§ Given records
§

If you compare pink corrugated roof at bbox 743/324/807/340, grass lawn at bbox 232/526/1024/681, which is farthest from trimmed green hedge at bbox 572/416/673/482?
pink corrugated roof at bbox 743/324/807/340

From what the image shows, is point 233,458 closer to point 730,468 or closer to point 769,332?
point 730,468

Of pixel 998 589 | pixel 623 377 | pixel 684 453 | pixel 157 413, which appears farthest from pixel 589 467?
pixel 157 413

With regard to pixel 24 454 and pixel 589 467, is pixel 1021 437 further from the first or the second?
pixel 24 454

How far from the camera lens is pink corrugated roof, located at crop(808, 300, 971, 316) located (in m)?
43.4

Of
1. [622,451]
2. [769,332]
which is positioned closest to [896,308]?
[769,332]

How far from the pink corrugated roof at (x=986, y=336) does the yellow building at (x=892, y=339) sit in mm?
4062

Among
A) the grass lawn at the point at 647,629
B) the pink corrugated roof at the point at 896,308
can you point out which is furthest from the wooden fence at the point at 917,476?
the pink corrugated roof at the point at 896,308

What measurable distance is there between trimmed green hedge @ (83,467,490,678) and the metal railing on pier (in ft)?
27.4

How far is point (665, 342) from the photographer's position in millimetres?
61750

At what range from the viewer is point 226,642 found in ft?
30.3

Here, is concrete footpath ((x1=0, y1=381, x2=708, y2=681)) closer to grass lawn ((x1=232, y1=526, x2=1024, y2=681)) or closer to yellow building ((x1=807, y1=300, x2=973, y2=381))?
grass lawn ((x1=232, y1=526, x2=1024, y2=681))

§

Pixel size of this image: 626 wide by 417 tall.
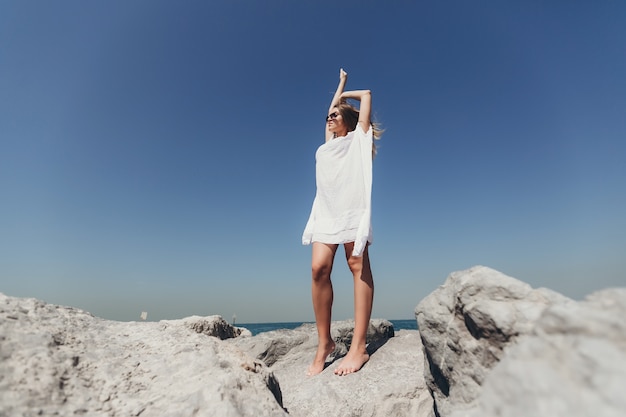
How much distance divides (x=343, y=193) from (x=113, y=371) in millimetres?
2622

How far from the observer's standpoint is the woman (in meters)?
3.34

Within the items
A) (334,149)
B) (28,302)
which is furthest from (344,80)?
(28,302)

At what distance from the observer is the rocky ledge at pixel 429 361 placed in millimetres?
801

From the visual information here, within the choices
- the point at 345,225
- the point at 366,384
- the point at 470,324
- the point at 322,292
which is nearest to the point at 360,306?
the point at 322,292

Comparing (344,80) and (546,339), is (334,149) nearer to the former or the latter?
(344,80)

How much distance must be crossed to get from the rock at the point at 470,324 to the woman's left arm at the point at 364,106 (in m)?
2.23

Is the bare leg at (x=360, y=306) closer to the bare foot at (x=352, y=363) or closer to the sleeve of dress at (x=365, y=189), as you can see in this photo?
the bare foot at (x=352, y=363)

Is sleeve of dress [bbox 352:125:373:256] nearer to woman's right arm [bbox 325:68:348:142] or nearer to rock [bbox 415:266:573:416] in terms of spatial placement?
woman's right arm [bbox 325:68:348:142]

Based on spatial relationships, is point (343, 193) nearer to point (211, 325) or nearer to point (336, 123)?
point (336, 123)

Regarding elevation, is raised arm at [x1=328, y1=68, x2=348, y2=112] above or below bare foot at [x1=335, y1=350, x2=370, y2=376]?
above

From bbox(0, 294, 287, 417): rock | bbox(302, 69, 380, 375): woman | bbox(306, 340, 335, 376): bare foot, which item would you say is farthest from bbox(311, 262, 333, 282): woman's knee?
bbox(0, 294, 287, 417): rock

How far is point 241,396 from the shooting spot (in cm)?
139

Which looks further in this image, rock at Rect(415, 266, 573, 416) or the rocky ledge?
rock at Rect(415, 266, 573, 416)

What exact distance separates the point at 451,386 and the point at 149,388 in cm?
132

§

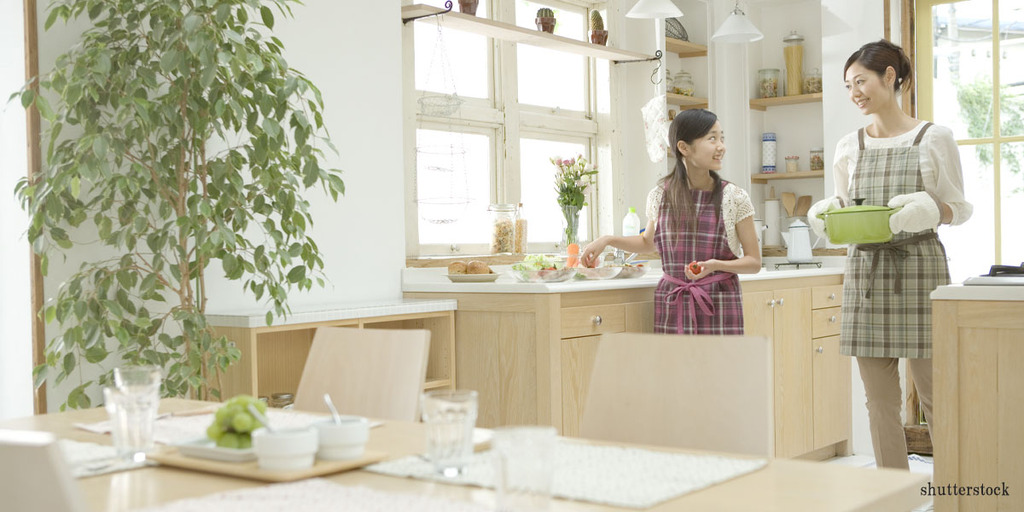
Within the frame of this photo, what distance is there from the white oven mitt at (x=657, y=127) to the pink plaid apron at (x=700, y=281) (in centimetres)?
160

§

Please identify every line in the records above that contains the word "dress" and copy each one in full. Case counts.

Is the bare leg at (x=360, y=306) closer to the bare foot at (x=352, y=363) or closer to the sleeve of dress at (x=365, y=189), as you can see in this photo?
Is sleeve of dress [bbox 352:125:373:256] nearer to woman's right arm [bbox 325:68:348:142] or nearer to rock [bbox 415:266:573:416] in terms of spatial placement?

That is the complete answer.